Making my way down to the metal footbridge which crosses the River Taff, I suddenly found myself surrounded by half a dozen primary school-aged children with a couple of parents.  Clearly school had just come out.  I realised to my astonishment I had, utterly illogically, not expected there to be any children in the village.      

From the bridge – indeed from most places in the village, one can see the white arches of the memorial in the surprisingly capacious cemetery; the arches overlooking the community, as I imagine the spoil heaps once did.  A number of mature trees have grown over the intervening half century and now obscure the arches from certain points in the valley.   Were it up to me I would have these trees lopped down.  But, of course, it is not.

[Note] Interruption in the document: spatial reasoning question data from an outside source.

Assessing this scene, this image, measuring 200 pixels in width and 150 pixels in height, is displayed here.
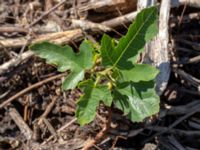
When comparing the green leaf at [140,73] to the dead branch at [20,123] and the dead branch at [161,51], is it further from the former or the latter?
the dead branch at [20,123]

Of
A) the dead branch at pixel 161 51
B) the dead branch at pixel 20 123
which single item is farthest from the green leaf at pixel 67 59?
the dead branch at pixel 20 123

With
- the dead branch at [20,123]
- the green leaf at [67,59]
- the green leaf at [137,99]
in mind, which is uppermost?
the green leaf at [67,59]

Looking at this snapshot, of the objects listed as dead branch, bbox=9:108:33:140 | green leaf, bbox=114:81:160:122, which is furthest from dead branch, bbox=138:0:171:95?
dead branch, bbox=9:108:33:140

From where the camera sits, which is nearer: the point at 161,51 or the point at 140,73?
the point at 140,73

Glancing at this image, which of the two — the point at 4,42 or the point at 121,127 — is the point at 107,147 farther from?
the point at 4,42

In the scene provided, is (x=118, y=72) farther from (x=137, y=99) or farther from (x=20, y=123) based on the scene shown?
(x=20, y=123)

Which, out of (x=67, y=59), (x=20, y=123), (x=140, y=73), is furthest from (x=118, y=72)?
(x=20, y=123)

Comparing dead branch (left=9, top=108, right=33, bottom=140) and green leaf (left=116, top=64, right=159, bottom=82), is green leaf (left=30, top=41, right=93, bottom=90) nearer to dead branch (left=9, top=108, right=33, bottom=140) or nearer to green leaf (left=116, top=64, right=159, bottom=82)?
green leaf (left=116, top=64, right=159, bottom=82)
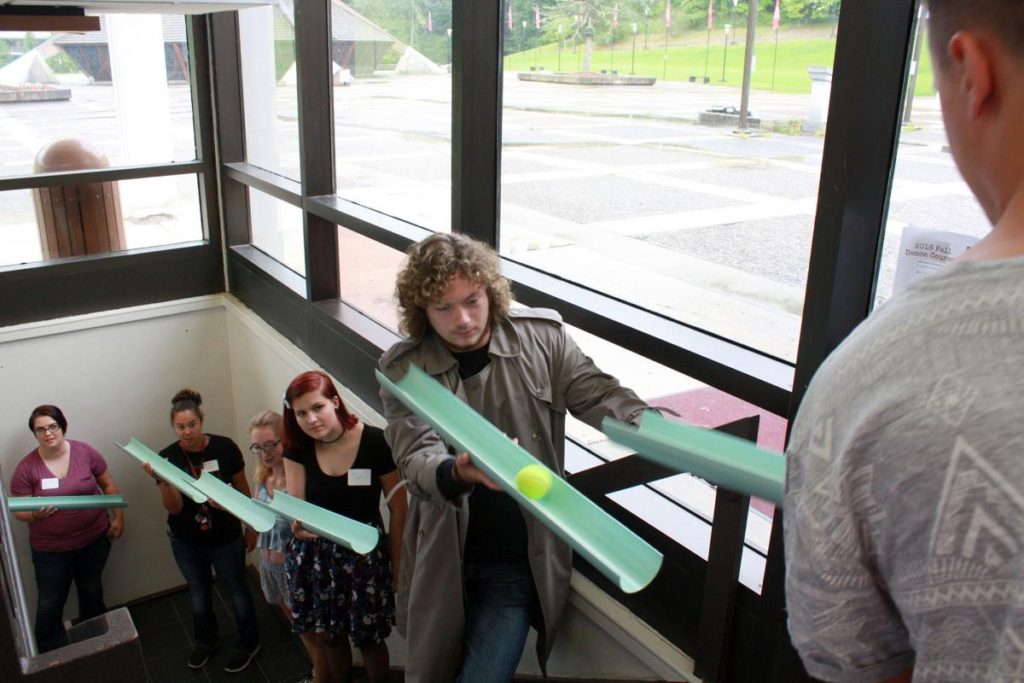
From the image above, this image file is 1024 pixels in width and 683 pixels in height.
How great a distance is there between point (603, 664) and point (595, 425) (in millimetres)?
935

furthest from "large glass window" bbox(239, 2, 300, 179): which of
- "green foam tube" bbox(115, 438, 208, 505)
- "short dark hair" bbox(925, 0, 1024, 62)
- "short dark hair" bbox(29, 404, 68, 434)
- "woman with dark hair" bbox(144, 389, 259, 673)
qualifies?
"short dark hair" bbox(925, 0, 1024, 62)

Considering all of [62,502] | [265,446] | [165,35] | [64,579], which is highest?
[165,35]

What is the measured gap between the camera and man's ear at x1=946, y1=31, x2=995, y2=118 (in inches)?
20.5

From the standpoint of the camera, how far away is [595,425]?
2170mm

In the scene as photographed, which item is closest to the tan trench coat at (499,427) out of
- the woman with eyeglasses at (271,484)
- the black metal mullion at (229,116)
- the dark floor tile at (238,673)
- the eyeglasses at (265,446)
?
the woman with eyeglasses at (271,484)

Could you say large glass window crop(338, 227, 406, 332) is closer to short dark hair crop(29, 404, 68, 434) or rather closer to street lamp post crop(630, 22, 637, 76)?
short dark hair crop(29, 404, 68, 434)

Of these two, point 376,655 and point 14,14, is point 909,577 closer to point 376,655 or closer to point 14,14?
point 14,14

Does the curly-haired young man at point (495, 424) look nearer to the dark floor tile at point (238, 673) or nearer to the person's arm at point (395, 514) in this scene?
the person's arm at point (395, 514)

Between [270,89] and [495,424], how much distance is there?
345 centimetres

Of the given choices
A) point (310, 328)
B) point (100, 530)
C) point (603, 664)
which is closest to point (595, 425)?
point (603, 664)

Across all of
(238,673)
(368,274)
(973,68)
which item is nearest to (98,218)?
(368,274)

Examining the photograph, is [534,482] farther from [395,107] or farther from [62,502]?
[395,107]

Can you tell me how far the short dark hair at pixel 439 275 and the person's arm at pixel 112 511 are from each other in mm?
2985

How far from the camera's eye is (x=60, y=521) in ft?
14.5
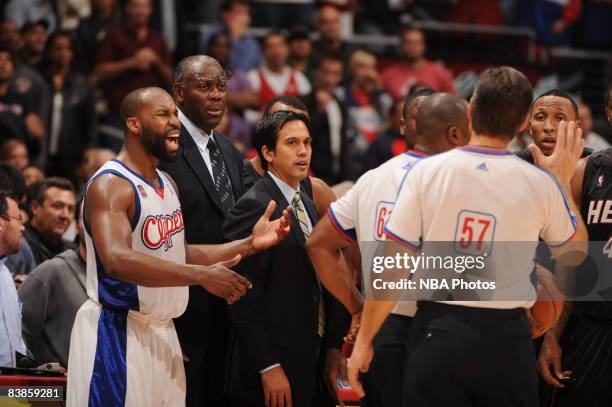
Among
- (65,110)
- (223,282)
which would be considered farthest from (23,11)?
(223,282)

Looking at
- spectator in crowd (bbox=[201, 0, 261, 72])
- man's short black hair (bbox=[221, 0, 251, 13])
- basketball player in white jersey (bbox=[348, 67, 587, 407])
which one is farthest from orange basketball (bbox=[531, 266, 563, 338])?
man's short black hair (bbox=[221, 0, 251, 13])

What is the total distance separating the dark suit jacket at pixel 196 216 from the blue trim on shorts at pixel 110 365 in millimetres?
617

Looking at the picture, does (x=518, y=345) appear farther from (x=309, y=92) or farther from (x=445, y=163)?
(x=309, y=92)

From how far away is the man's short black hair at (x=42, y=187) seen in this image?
7133 mm

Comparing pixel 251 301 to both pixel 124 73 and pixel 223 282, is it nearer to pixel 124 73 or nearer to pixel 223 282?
pixel 223 282

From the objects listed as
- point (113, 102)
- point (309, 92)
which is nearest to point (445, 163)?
point (309, 92)

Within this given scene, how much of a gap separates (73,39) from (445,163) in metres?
7.51

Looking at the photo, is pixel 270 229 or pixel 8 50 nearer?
pixel 270 229

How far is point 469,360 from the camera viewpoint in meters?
3.75

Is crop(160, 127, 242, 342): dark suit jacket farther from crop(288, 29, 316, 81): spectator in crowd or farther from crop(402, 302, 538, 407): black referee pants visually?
crop(288, 29, 316, 81): spectator in crowd

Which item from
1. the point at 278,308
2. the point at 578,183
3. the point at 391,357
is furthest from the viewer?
the point at 578,183

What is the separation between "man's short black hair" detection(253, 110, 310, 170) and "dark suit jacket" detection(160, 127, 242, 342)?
1.25 ft

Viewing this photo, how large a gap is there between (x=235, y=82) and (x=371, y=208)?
6098mm

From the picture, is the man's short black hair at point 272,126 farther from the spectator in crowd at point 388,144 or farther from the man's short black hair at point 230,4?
the man's short black hair at point 230,4
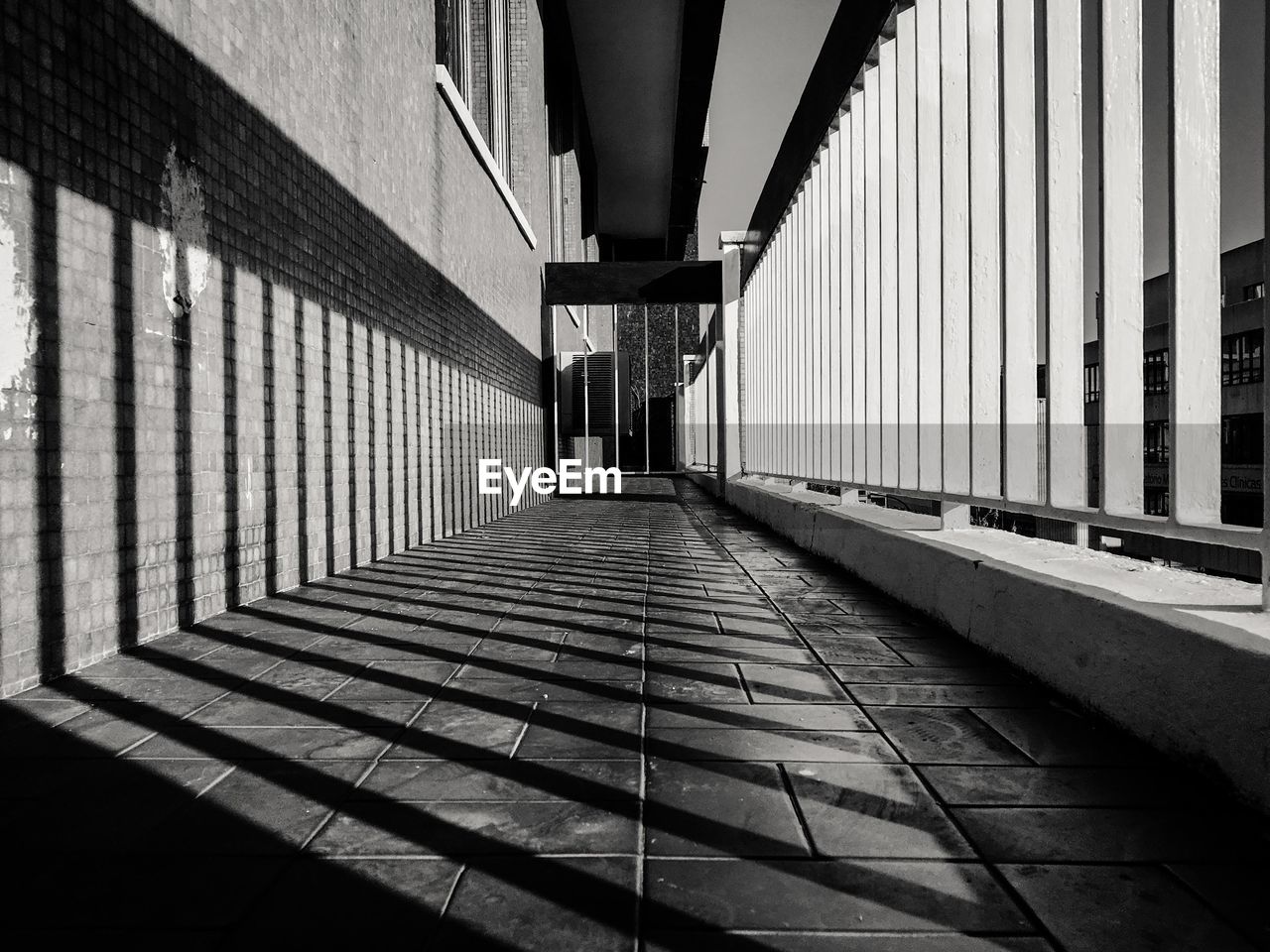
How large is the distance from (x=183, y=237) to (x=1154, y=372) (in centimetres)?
313

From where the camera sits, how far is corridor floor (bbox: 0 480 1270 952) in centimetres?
119

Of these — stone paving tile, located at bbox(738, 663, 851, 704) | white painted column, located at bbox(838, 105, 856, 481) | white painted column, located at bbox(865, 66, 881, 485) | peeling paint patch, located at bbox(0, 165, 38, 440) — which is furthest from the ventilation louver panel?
peeling paint patch, located at bbox(0, 165, 38, 440)

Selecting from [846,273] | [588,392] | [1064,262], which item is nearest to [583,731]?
[1064,262]

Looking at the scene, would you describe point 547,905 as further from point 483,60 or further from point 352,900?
point 483,60

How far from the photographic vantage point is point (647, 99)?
49.1ft

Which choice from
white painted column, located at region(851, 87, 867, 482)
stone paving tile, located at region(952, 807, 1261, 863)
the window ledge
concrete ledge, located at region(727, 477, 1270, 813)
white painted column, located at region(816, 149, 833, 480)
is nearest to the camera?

As a confirmed anti-theist, I did find the religious messages on the memorial “Taken by God”, “An Angel in Heaven, now” and the like, difficult to read.  But I imagine grieving families had to take comfort where they could.  I did note one memorial – that of 10 year-old Victoria Symonds – had no invoking of the supernatural, her’s quite bluntly stating:


I found myself rather admiring Mr & Mrs Symonds. 

I took no pictures in the village.  Partly because these are so many already on the internet should anyone wish to seek them out, but mainly because they would have appeared utterly inappropriate on such a frivolous site as this one.